Hyeon Jun Sim, Hocheol Gwac, Seon Jeong Kim, Jae-Min Oh, Changsoon Choi
Department of Energy and Materials Engineering, Dongguk University-Seoul, Seoul 04620, South Korea
Department of Electronic Engineering and Biomedical Engineering, Hanyang University, Seoul 04763, South Korea
*Corresponding author.E-mail: jaemin.oh@dongguk.edu, pccs2004@hanyang.ac.kr.

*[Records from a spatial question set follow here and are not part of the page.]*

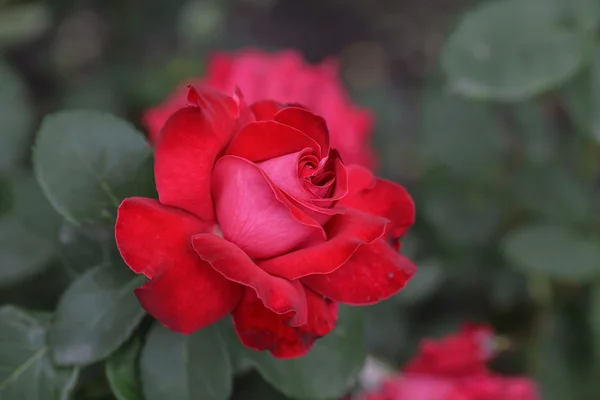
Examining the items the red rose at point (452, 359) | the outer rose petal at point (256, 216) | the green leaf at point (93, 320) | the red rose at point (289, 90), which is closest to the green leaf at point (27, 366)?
the green leaf at point (93, 320)

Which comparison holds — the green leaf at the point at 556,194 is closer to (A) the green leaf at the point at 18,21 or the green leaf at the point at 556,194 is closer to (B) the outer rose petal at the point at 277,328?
(B) the outer rose petal at the point at 277,328

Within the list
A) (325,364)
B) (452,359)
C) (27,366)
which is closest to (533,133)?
(452,359)

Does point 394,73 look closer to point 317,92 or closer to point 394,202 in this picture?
point 317,92

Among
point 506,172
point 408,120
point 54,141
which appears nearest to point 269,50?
point 408,120

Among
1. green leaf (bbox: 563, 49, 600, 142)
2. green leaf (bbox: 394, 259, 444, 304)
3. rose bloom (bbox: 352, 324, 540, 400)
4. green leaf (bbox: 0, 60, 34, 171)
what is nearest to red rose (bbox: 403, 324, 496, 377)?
rose bloom (bbox: 352, 324, 540, 400)

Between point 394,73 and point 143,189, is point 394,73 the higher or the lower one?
the lower one

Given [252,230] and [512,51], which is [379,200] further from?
[512,51]
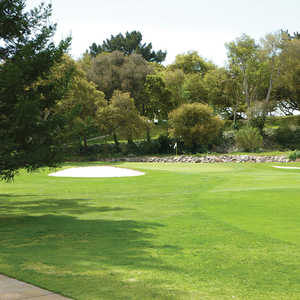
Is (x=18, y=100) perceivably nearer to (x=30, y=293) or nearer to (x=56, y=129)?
(x=56, y=129)

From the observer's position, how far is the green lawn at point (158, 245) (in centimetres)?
560

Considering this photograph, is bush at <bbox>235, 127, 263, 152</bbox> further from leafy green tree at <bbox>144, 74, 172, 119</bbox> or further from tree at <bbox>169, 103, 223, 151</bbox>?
leafy green tree at <bbox>144, 74, 172, 119</bbox>

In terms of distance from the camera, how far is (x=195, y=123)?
174ft

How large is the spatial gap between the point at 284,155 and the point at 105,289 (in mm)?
41742

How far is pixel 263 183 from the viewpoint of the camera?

원문 링크 : https://doi.org/10.1016/j.cej.2024.153486
Abstract
Hygroelectric energy harvesting that uses ambient humidity change to produce electricity is considered important technology in wearable energy sources and self-powered sensors. However, most of these generators are 2-dimensional structures (e.g., film type) and have a low softness with limited elasticity, limiting their wider application, especially in the field of wearable devices. To address the issue, we developed here a soft and highly elastic hygroelectric fiber that consists of hetero-chemically treated carbon nanotube buckles: highly oxidized zone, and non-oxidized pristine carbon nanotubes. By the proton generation in response to ambient humidity change and consequent diffusion from the oxidized carbon nanotube buckle to the pristine one, our hygroelectric fiber generates a high open-circuit voltage (80 mV), a short-circuit current (6 mA/m2), and a peak power density (2.5 mW/m2). The present fiber generator also shows a high elasticity up to 100 % strain and an average Young’s modulus of less than 0.47 MPa, which are much elastic and softer than previously reported hygroelectric generators. Textile type hygroelectric energy harvester is also demonstrated by weaving fiber generators into the commercialized textile, which enables non-invasive measurement of humidity in respiration corresponding to body activity and real-time tracking of breath of the human.